Wireless applications for hospital epidemiology

  • Authors:
  • Ted Herman;Sriram V. Pemmaraju;Alberto M. Segre;Philip M. Polgreen;Donald E. Curtis;Jason Fries;Chris Hlady;Monica Severson

  • Affiliations:
  • University of Iowa, Iowa City, USA;University of Iowa, Iowa City, USA;University of Iowa, Iowa City, USA;University of Iowa, Iowa City, USA;University of Iowa, Iowa City, USA;University of Iowa, Iowa City, USA;University of Iowa, Iowa City, USA;University of Iowa, Iowa City, USA

  • Venue:
  • Proceedings of the 1st ACM international workshop on Medical-grade wireless networks
  • Year:
  • 2009

Quantified Score

Hi-index 0.00

Visualization

Abstract

Nosocomial (i.e., hospital-acquired) infections are a major cause of morbidity and mortality in the United States and throughout the world. Therefore, understanding, mediating, and limiting contagious infections are important problems, even in clinical settings. Contact networks of healthcare workers and patients provides a vehicle for modeling the spread of infection, enabling analytical and simulation-based studies. The contact network models are based on geographic maps of hospitals and records of social contact between health care workers and patients.
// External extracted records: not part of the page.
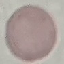
malaria status = uninfected
stain = Giemsa
image type = cell patch, automatically extracted from a larger field of view and resized to 64 × 64 pixels
preparation = thin smear
capture = smartphone camera at the microscope eyepiece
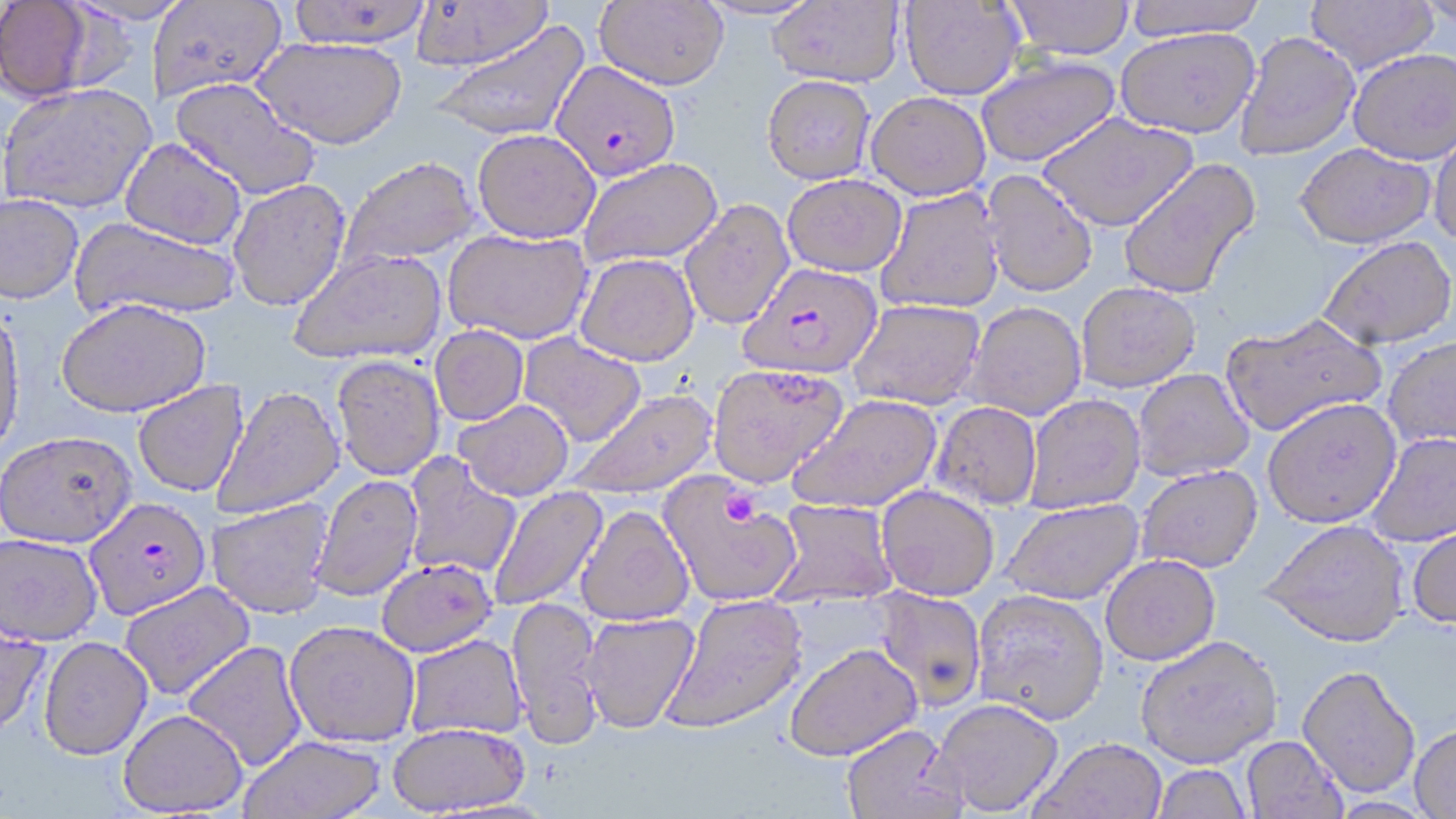 Approximate bounding boxes as [x1, y1, x2, y2] in pixels. Platelet locations: [721, 490, 759, 526]. Plasmodium falciparum-infected red blood cell locations: [550, 61, 681, 182], [740, 263, 883, 379], [86, 498, 211, 621]. Uninfected red blood cell locations: [0, 0, 94, 101], [66, 0, 193, 28], [287, 0, 432, 50], [410, 0, 553, 72], [698, 0, 823, 22], [767, 0, 905, 86], [1122, 0, 1266, 38], [1305, 0, 1439, 74], [1415, 0, 1456, 27], [147, 1, 286, 101], [595, 1, 728, 90], [900, 1, 1026, 100], [1006, 1, 1135, 58], [430, 20, 591, 142], [1116, 26, 1259, 138], [1234, 31, 1360, 161], [253, 36, 407, 149], [1348, 48, 1456, 164], [975, 55, 1122, 168], [761, 75, 876, 185], [170, 77, 321, 202], [1, 83, 157, 214], [866, 91, 991, 200], [1037, 112, 1198, 231], [472, 128, 601, 243], [1429, 128, 1456, 248], [120, 137, 247, 251], [1296, 143, 1436, 248], [338, 156, 479, 270], [577, 158, 722, 268], [1118, 158, 1261, 300], [981, 170, 1098, 297], [781, 173, 907, 277], [227, 178, 351, 312], [875, 188, 1006, 314], [0, 194, 84, 305], [680, 199, 795, 330], [71, 218, 240, 322], [443, 228, 593, 344], [1318, 236, 1456, 350], [288, 248, 447, 365], [575, 253, 700, 367], [1075, 281, 1201, 392], [849, 298, 986, 410], [57, 299, 212, 419], [965, 301, 1087, 420], [0, 307, 26, 464], [1219, 313, 1387, 437], [430, 325, 529, 425], [518, 333, 646, 447], [1383, 337, 1456, 449], [331, 355, 445, 480], [706, 363, 849, 487], [1132, 369, 1255, 481], [133, 380, 249, 497], [212, 385, 345, 519], [569, 389, 717, 500], [1023, 393, 1146, 513], [788, 394, 942, 513], [1262, 397, 1401, 528], [453, 399, 574, 501], [932, 401, 1042, 509], [1365, 431, 1456, 546], [0, 433, 136, 550], [403, 455, 521, 579], [1136, 464, 1263, 573], [311, 474, 423, 602], [659, 475, 801, 608], [876, 485, 1000, 599], [487, 486, 608, 612], [207, 498, 334, 619], [770, 498, 899, 606], [1002, 499, 1144, 604], [574, 506, 694, 627], [1259, 519, 1411, 648], [1407, 524, 1456, 630], [0, 534, 103, 648], [1100, 554, 1221, 665], [376, 558, 497, 657], [119, 582, 256, 700], [871, 588, 987, 710], [972, 589, 1109, 725], [661, 593, 809, 734], [506, 597, 605, 747], [579, 611, 700, 733], [0, 620, 51, 742], [284, 621, 420, 748], [406, 634, 528, 740], [1135, 634, 1283, 768], [38, 638, 153, 763], [182, 641, 307, 772], [784, 642, 923, 761], [1297, 666, 1420, 799], [934, 698, 1064, 815], [118, 711, 248, 817], [842, 723, 966, 819], [387, 724, 532, 816], [1409, 725, 1456, 818], [240, 736, 386, 819], [1242, 736, 1348, 819], [1030, 738, 1168, 819], [1150, 764, 1253, 819]. Slide-level diagnosis: Plasmodium falciparum. 1000x magnification. Image is 1456×819 pixels. May-Grünwald-Giemsa stain. Thin blood smear. One field of a larger specimen. Optical microscopy.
Describe the morphology of the erythrocytes.
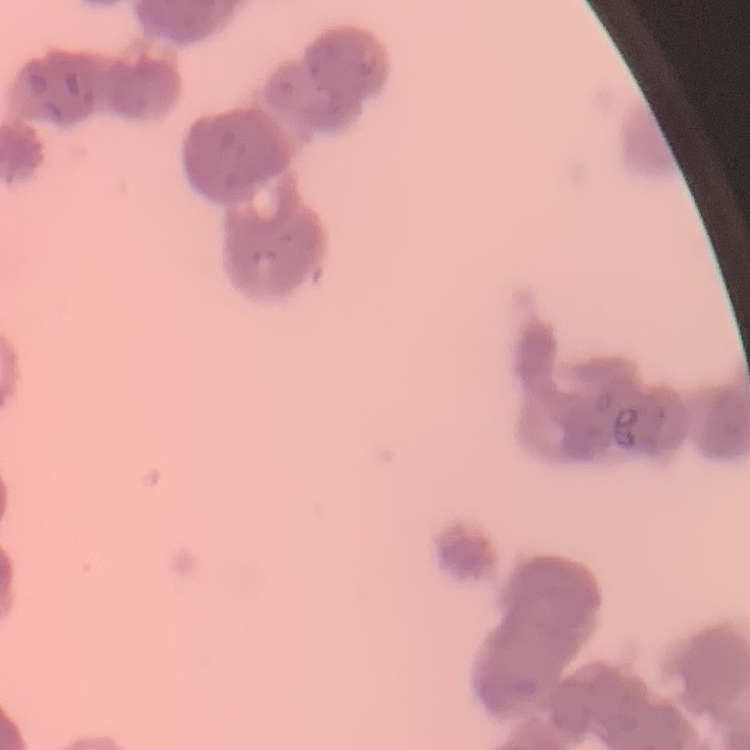

They show rouleaux formation.

image_type: square crop of a larger photomicrograph
stain: Field's or Giemsa
preparation: thin peripheral smear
Wireless technology can help in both, geolocating healthcare workers and patients in a hospital and in capturing a record of physical proximity among these agents. As a step towards this goal we have implemented a low-cost wireless system to instrument hand-hygiene events; this system can track the use of hand hygiene dispensers before healthcare workers enter or exit patient rooms.